Painting by Thomas Lawrence

Portrait of Frederick William III of Prussia is portrait painting by the British artist Thomas Lawrence of Frederick William III, King of Prussia. Begun in 1814 during the Visit by the Allied sovereigns to England to celebrate the defeat of France and abdication of Napoleon Bonaparte, it was completed during the Congress of Aix-la-Chapelle in 1818.

Lawrence was Britain's leading portraitist and a future President of the Royal Academy. It was one of a series of works commissioned from artist by the Prince Regent to celebrate the Allied victory in the Napoleonic Wars. From 1814 to 1825 he painted portraits of many European monarchs and leaders involved in the defeat of France. Originally it was suggested that Lawrence should paint a group portrait of the victorious allies, but it was then decided to produce individual portraits which better suited Lawrence's style of working.

Frederick William ruled Prussia between 1797 and 1840. Lawrence depicts the king at full-length in military uniform with swirling smoke of battle behind him. This was a reference to his participation in the recent wars, particularly during the Battle of Jena–Auerstedt in 1806 and the War of the Sixth Coalition (1813-14). He holds a plumed hat in his hand and has a scabbard at his side. His coat bears the Prussian decorations of the newly-created Iron Cross, the Order of the Red Eagle, the Order of the Black Eagle and the Order of the Garter which had been presented to him by the Prince Regent in 1814.

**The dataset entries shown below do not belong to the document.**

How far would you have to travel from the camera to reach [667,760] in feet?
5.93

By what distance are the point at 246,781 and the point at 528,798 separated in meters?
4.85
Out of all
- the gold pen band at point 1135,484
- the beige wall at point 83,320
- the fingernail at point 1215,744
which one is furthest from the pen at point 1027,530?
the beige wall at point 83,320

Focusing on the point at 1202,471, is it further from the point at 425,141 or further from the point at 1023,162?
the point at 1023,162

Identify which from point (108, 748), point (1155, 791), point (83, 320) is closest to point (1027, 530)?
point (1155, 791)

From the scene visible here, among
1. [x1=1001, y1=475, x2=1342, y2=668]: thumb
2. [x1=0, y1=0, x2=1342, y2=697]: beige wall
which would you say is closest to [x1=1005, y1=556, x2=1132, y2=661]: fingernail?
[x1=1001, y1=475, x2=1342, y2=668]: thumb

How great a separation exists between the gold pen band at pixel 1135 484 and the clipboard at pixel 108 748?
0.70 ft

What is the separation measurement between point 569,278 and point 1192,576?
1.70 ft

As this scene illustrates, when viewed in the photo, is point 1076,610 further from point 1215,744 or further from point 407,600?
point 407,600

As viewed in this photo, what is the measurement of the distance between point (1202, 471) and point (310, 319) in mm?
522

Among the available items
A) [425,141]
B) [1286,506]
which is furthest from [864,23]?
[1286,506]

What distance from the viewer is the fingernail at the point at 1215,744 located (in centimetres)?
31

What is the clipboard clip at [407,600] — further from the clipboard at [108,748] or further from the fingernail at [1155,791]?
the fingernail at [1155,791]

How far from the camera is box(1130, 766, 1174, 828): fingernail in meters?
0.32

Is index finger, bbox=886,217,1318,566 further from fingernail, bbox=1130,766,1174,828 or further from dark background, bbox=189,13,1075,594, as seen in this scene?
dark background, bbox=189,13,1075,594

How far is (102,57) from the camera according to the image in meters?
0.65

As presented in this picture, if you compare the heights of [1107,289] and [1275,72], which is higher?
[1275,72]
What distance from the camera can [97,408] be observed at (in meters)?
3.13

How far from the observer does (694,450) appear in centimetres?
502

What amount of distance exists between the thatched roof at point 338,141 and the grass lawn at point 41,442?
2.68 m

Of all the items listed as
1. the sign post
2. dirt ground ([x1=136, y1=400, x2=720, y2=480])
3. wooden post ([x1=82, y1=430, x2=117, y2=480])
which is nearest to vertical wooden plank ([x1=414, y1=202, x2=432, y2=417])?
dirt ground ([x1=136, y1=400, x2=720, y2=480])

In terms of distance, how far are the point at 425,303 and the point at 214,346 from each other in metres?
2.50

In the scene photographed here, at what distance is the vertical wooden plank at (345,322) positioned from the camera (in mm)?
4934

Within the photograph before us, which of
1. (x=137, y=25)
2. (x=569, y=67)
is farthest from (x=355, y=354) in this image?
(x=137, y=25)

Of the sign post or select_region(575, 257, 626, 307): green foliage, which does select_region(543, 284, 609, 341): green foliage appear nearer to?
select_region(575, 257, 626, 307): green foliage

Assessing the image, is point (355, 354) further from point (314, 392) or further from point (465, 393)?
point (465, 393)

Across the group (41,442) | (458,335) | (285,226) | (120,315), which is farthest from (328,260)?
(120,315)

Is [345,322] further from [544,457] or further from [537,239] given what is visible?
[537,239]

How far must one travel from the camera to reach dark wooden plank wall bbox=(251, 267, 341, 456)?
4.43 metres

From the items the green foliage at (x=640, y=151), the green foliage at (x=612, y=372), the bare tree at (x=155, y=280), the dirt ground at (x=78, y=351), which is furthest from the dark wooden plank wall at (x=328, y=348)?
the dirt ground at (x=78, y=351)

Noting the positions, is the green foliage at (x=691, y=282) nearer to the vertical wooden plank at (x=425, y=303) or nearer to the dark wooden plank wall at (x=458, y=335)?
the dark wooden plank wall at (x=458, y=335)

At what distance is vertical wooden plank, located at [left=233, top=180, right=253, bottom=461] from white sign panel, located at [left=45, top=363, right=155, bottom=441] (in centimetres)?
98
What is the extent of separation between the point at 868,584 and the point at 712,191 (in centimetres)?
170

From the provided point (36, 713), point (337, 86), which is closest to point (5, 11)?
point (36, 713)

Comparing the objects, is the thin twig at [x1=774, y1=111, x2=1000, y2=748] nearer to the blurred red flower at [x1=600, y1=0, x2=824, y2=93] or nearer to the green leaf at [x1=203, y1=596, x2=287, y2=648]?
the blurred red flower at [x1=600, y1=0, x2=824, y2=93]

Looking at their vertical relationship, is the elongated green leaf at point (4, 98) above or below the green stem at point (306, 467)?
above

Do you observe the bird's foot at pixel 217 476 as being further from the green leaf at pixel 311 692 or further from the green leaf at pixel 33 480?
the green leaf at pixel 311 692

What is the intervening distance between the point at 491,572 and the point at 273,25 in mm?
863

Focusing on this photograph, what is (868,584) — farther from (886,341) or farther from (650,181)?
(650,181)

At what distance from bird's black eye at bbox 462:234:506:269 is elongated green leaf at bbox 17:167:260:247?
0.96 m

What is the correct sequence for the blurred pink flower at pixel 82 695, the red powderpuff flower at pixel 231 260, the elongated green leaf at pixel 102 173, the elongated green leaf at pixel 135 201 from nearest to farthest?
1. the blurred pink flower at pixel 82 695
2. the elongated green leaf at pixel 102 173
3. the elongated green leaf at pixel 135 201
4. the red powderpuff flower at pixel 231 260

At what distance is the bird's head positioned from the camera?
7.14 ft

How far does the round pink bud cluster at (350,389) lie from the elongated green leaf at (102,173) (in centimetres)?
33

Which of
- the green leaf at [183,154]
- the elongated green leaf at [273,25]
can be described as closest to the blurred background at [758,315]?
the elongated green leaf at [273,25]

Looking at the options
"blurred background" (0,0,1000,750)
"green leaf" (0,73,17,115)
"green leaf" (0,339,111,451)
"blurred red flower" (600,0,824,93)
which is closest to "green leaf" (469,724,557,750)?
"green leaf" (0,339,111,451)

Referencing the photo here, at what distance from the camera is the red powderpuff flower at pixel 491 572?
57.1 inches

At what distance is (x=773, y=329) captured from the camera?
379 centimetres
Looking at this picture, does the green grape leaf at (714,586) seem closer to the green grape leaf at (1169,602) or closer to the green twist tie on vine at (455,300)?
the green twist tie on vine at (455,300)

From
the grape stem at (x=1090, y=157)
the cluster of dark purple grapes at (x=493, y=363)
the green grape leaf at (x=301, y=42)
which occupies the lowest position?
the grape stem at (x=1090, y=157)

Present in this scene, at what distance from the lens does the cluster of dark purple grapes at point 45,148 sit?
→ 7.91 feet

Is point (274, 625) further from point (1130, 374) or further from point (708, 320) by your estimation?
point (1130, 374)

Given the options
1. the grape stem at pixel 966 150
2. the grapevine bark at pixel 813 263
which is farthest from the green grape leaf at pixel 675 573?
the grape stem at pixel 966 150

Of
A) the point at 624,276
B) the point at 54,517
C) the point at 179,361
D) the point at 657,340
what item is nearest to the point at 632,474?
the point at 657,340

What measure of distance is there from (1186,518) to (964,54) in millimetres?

The painting was commissioned by the Regent for the fee of five hundred guineas. Although included in the inventory of Carlton House from 1819, it was still in the artist's studio at his death in 1830. Today it hangs in the Waterloo Chamber of Windsor Castle with the other paintings

==Bibliography==
- Goldring, Douglas. Regency Portrait Painter: The Life of Sir Thomas Lawrence. ISBN 1014181941. Macdonald, 1951.
- Levey, Michael. Sir Thomas Lawrence. ISBN 0300109989. Yale University Press, 2005.